** Opening Supplied passage block **

Here's a little bit of perspective on how unlikely and remarkable this Eagles championship is. In week 14, when superstar quarterback Carson Wentz went down with a torn ACL in Los Angeles against the Rams, a large collective groan was heard from the Philadelphia region. In spite of a sparkling 11-2 record, many believed it was game over. Take this guy, for example.

"Nick Foles doofy as hell, he got two left feet," the overwhelmed fan blubbered. Was he overacting? Hamming it up a bit for the camera? Maybe a bit, but if you check the comments on this Youtube video, you'll find many loyal fans whose heart broke with him. It was a city in premature mourning.

Contrast that with the air of inevitability surrounding New England. As the season went on, there became a stronger-than-usual sense that the Patriots were not only their usual excellent selves, but that they were getting every call in the book, that the referees were their best friends and the league wouldn't allow them to lose. Quarterback Tom Brady, at 40 years old, was somehow still playing his best football and never met a deficit or a tough situation he didn't like. His coach, Bill Belichick, was his usual nasty, mastermind self. He did, after all, bring his team back from 28-3 in the previous year's Super Bowl. He did, after all, bring his team back from a late deficit in this year's AFC Championship Game against the Jaguars. Brady and Belichick were not about to lose to a team with an iffy backup quarterback, regardless of how well Nick Foles delivered in his two playoff wins.

** Closing Supplied passage block **
** Opening Entries shown block **

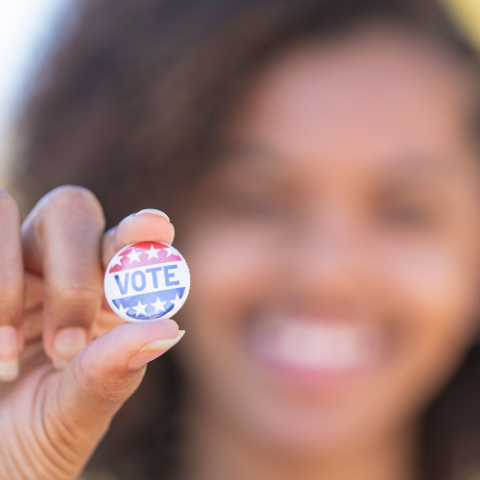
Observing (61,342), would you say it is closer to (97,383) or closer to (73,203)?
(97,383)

** Closing Entries shown block **
** Opening Entries shown block **

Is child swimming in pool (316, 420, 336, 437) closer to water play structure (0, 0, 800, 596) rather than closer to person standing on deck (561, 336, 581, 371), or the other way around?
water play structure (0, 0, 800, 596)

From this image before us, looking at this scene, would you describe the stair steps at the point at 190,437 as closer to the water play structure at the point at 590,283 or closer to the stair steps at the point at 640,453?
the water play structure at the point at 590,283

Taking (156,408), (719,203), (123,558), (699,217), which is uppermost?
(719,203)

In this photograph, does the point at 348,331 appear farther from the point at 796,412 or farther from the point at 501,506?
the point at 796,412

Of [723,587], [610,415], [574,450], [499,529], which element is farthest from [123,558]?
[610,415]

** Closing Entries shown block **
** Opening Entries shown block **

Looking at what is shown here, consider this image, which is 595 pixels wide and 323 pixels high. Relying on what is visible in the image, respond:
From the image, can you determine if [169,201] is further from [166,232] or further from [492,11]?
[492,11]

** Closing Entries shown block **

**Task requirements:**
Answer these questions from the Eagles passage.
1. In which week of the season did Carson Wentz tear his ACL?
2. According to the fan quoted in the passage, how many left feet does Nick Foles have?
3. How old was Tom Brady during this season?

**Written solution:**
1. Week 14
2. Two
3. 40